Seit einer im August 2011 wirksam gewordenen Änderung der StromNEV konnten sich stromintensive Betriebe komplett von der Verpflichtung zur Bezahlung von Netzentgelten befreien lassen. Die Netzentgeltbefreiung setzt voraus, dass der Abnehmer mehr als 7.000 Stunden pro Jahr und mehr als 10 GWh Strom pro Jahr aus dem Netz entnimmt. Die Bundesnetzagentur hatte diese Regelung der StromNEV durch eine Festlegung zur Umlage der Einnahmeausfälle für die Netzbetreiber durch die Befreiung umgesetzt. Das OLG Düsseldorf hat diese Festlegung der Bundesnetzagentur jetzt aufgehoben. Es gebe dafür keine wirksame Rechtsgrundlage. Doch nicht nur das: Jüngst hat die Europäische Kommission ein Verfahren zur Prüfung eingeleitet, ob die durch den Verordnungsgeber vorgesehene Netzentgeltbefreiung eine zulässige staatliche Beihilfe darstellt.
Im Einzelnen:
Fünf regionale und überregionale Netzbetreiber hatten sich gegen die Festlegung der Bundesnetzagentur zur Umlage der durch die Netzentgeltbefreiung für stromintensive Betriebe entstehenden Einnahmeausfälle bei den Netzbetreibern auf die Endkunden gewendet. Auf die Beschwerden hat der 3. Kartellsenat des OLG Düsseldorf die Festlegung der Bundesnetzagentur aufgehoben.

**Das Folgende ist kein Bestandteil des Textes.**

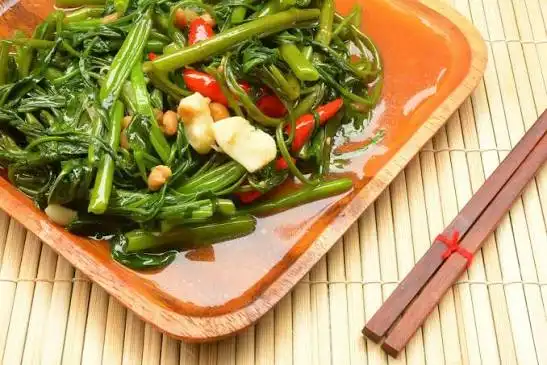 Benarkah Kangkung Bisa Membuat Seseorang Mengantuk setelah Makan? Ini Penjelasannya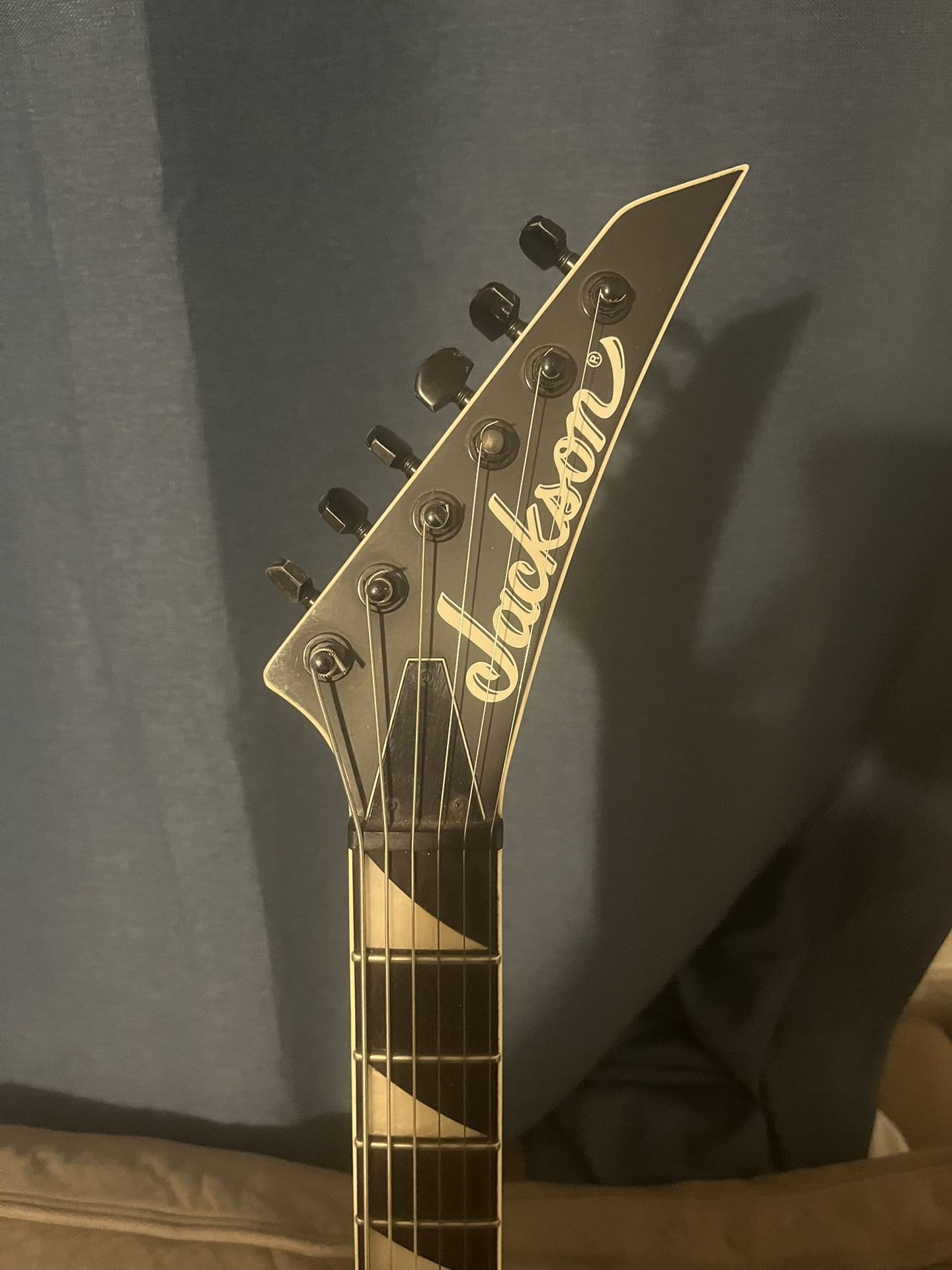 Jackson JS22 6 String
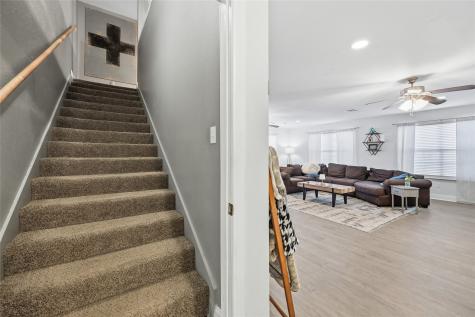 915 S 13th Street Nederland TX 77627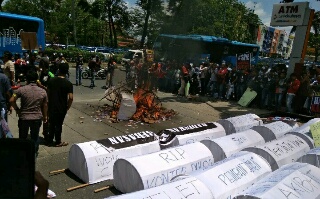 Tolak Aturan Registrasi yang Memberatkan, Pemilik Outlet 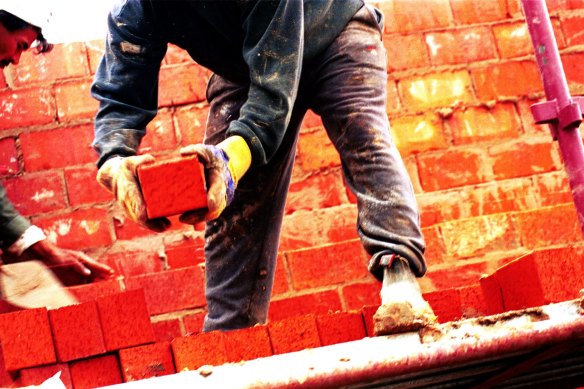 Labor has pledged to make car registration for apprentices if it wins this month’s election.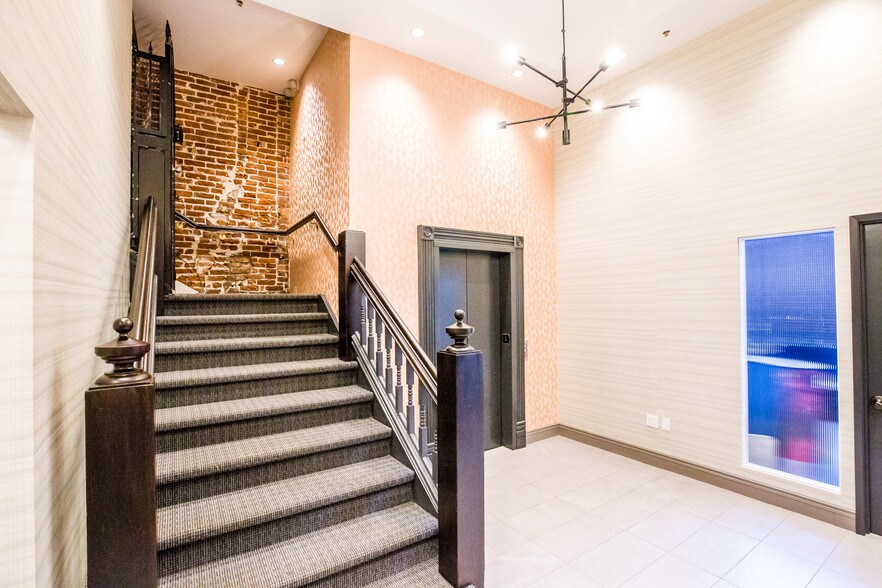 More Photos Of 835-837 5th Ave, San Diego Office For Sale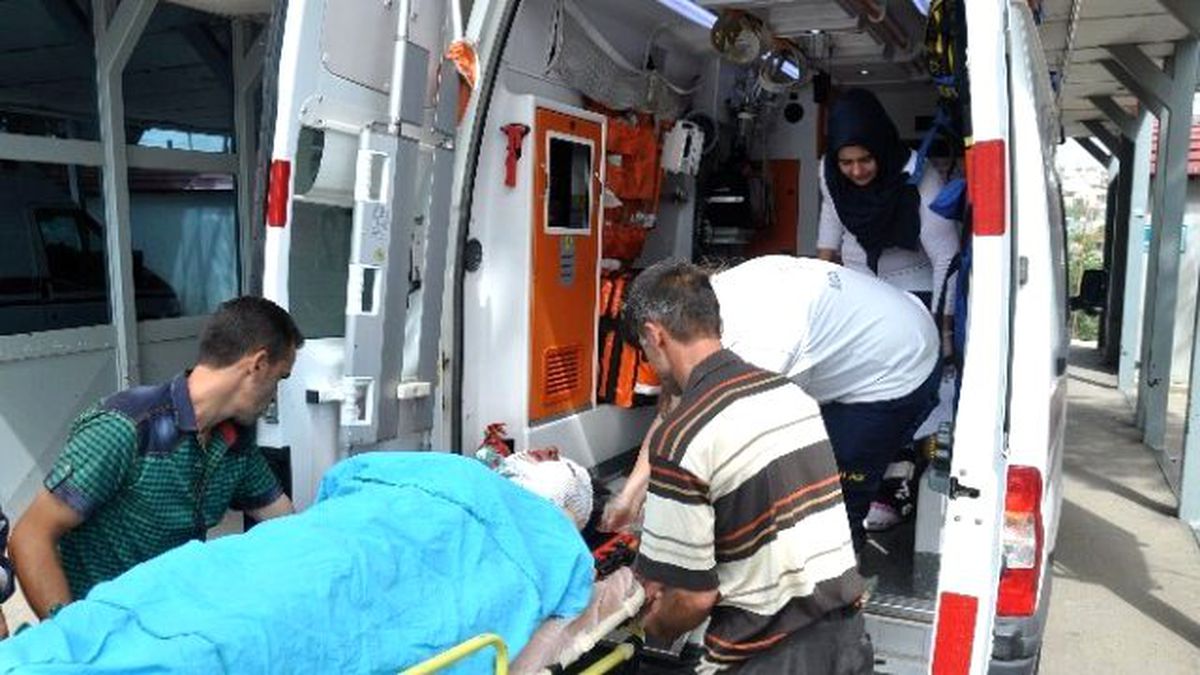 Feke\'de Trafik Kazası: 5 Yaralı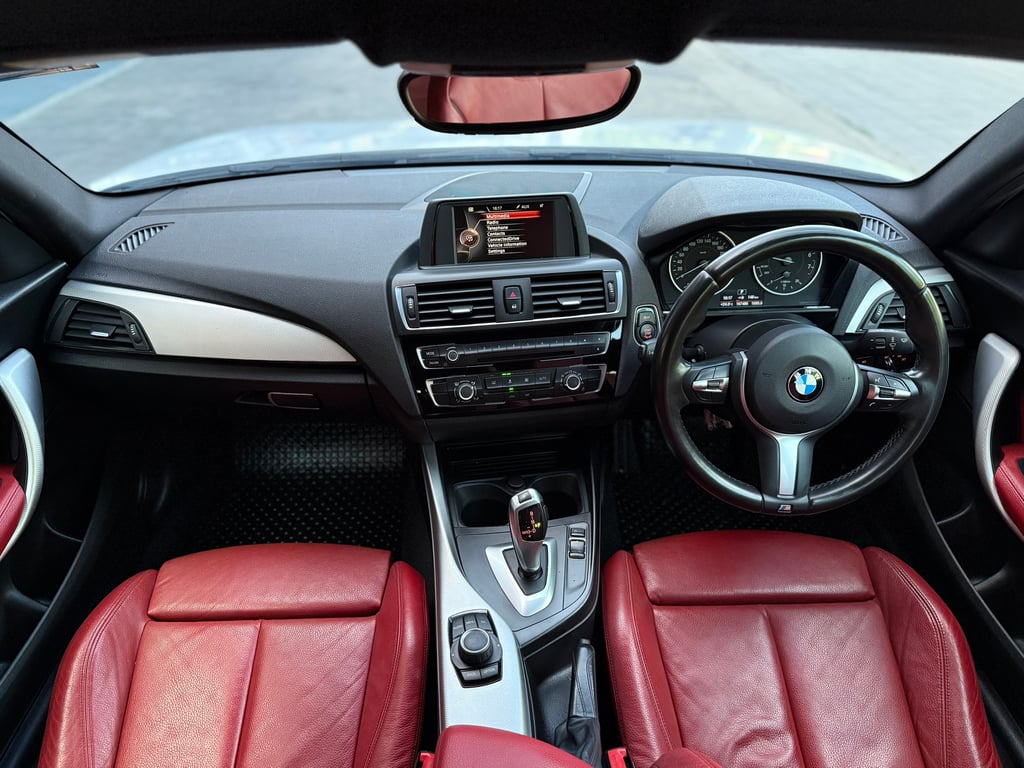 BMW 118i M Sport (F20) ไมเนอร์เช้นจ์แล้ว ภายในแดง สีสวยฉ่ำ BMW 118i M Sport (F20) ไมเนอร์เช้นจ์แล้ว ภายในแดง สีสวยฉ่ำ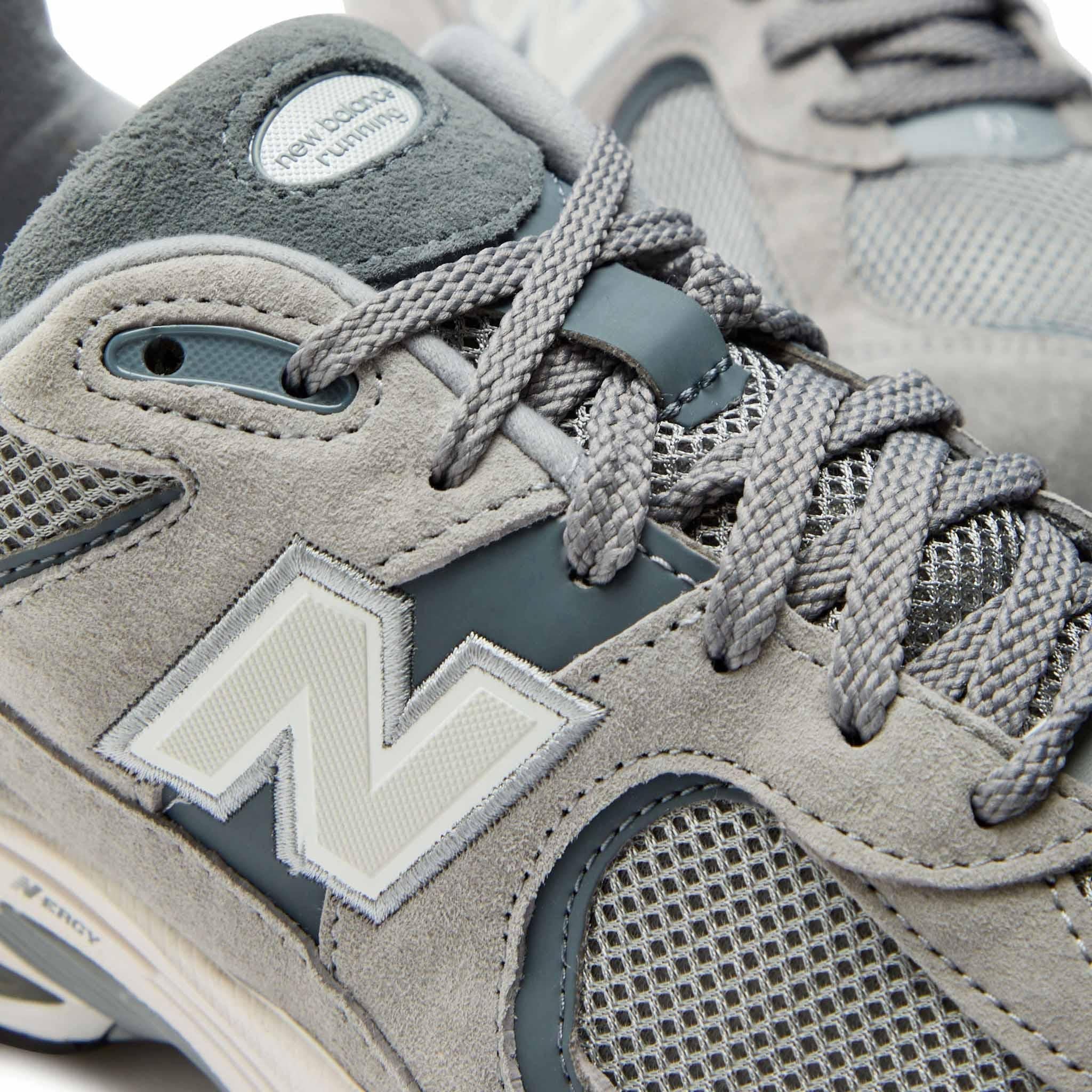 [New Balance] M2002 in Grey - Image 4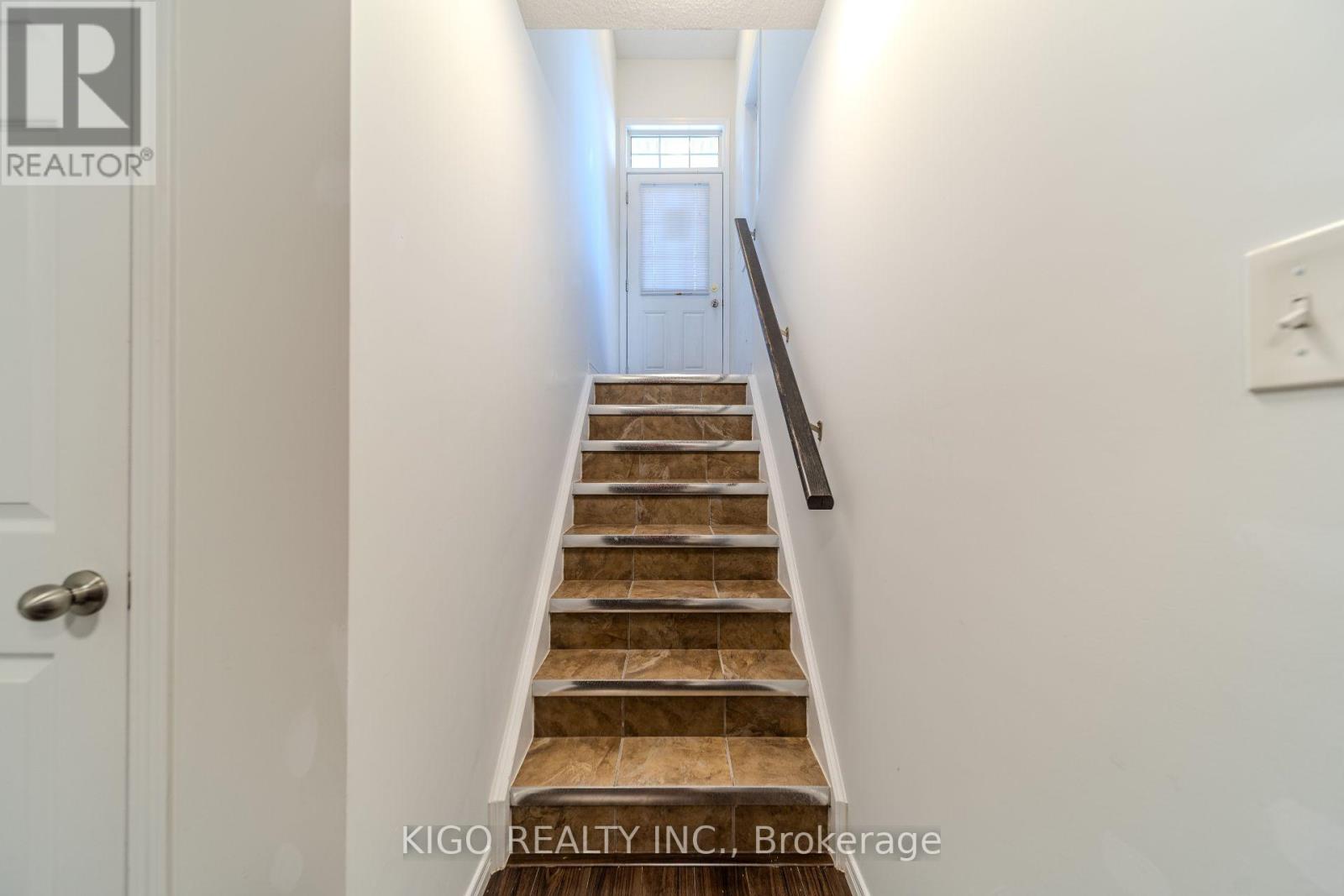 37a - 931 Glasgow Street Property Photo 5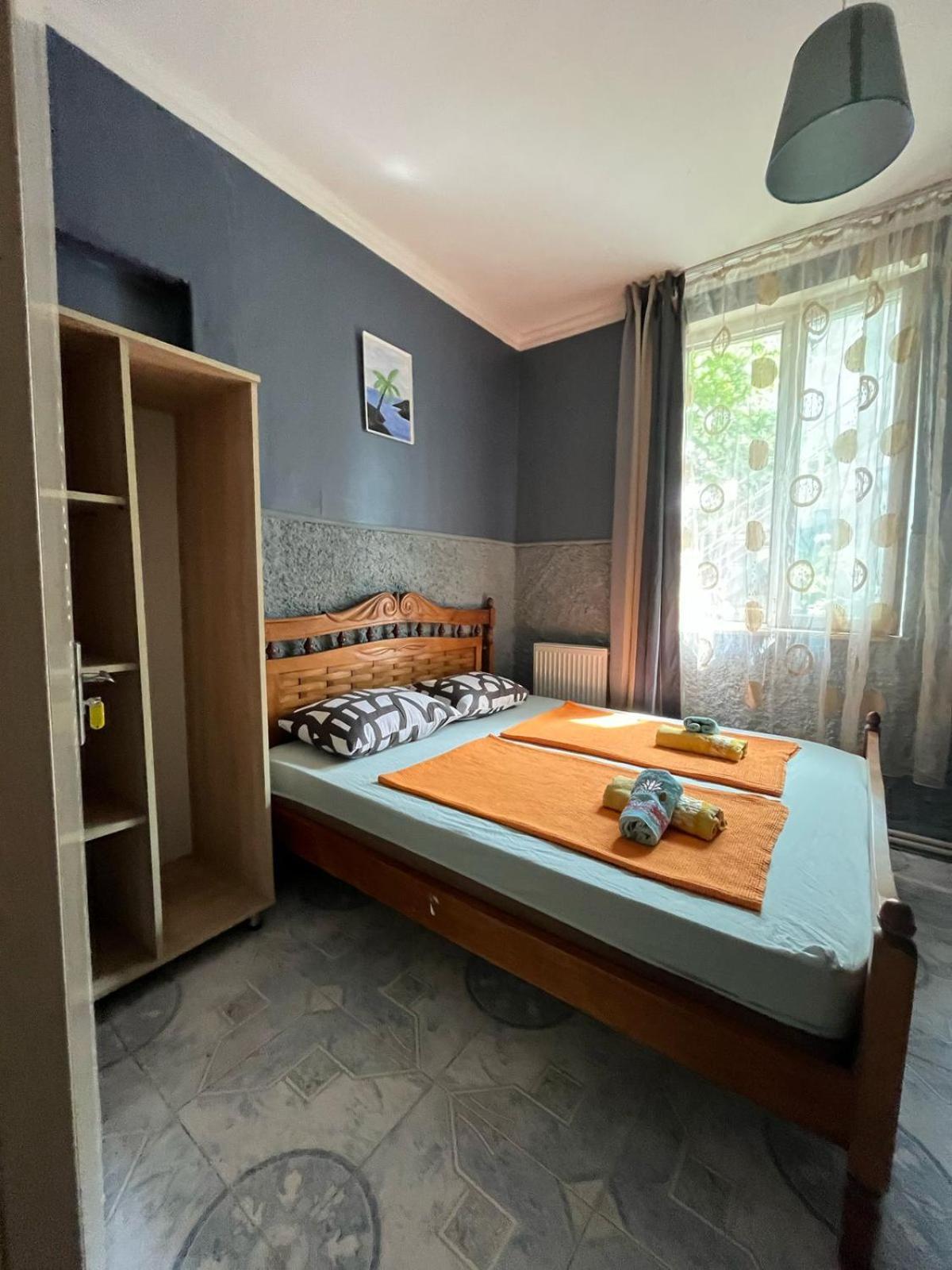 Guest House Barbi 바투미 외부 사진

Das OLG begründete seine Entscheidung in der Sitzung und in der mündlichen Urteilsbegründung damit, dass das EnWG keine ausreichende gesetzliche Ermächtigungsgrundlage für die in der StromNEV vorgesehene Befreiung von den Netzentgelten vorsehe. In der Tat legt der Wortlaut des Gesetzes nahe, dass durch die StromNEV allenfalls die Methode zur Verrechnung der Entgelte und z.B. auch reduzierte Entgelte bestimmt werden dürfen, nicht aber eine Reduzierung der Entgelte auf Null, also eine vollständige Befreiung von den Netzentgelten. Überdies hat der Senat Zweifel, ob die Änderungsverordnung zur StromNEV formell ordnungsgemäß zustande gekommen ist. Weitergehend hielt der Senat eine vollständige Befreiung von den Netzentgelten aus Gleichheitsgründen für nicht zulässig und auch europarechtlich für problematisch. Das OLG Düsseldorf hat eine recht ausführliche Pressemitteilung zu den am 6. März verkündeten Beschlüssen veröffentlicht.
Es bleibt abzuwarten, wie der Bundesgerichtshof die Rechtsfragen beurteilt, die sich im Zusammenhang mit der Netzentgeltbefreiung stellen. Das OLG Düsseldorf hat die Rechtsbeschwerde zugelassen.
Das Bundeswirtschaftsministerium hat bereits einen Entwurf zur Neuregelung der Strom- und Gasnetzentgeltverordnung vorgelegt. Dabei wird die europarechtliche Argumentation des OLG Düsseldorf sowie der Ausgang der Prüfung durch die Europäische Kommission zu beachten sein.
Was ändert sich für die von der verordnungsrechtlichen Netzentgeltbefreiung begünstigten stromintensiven Unternehmen, was für die übrigen Netznutzer? Zunächst gar nichts und zwar aus mehreren Gründen.
Die – noch nicht rechtskräftigen – Beschlüsse des OLG Düsseldorf wirken nur zwischen den Parteien der jeweiligen Verfahren. Nur insoweit ist die Umlage-Festlegung der Bundesnetzagentur aufgehoben. Es ist aber damit zu rechnen, dass die Bundesnetzagentur für die Festlegung nach endgültigem Abschluss der Verfahren flächendeckend aufhebt.
Auch in den genehmigten Netzentgeltbefreiungen ändert sich zunächst nichts, da diese überwiegend bestandskräftig geworden sein dürften. Auch hier muss zunächst die Behörde wieder tätig werden.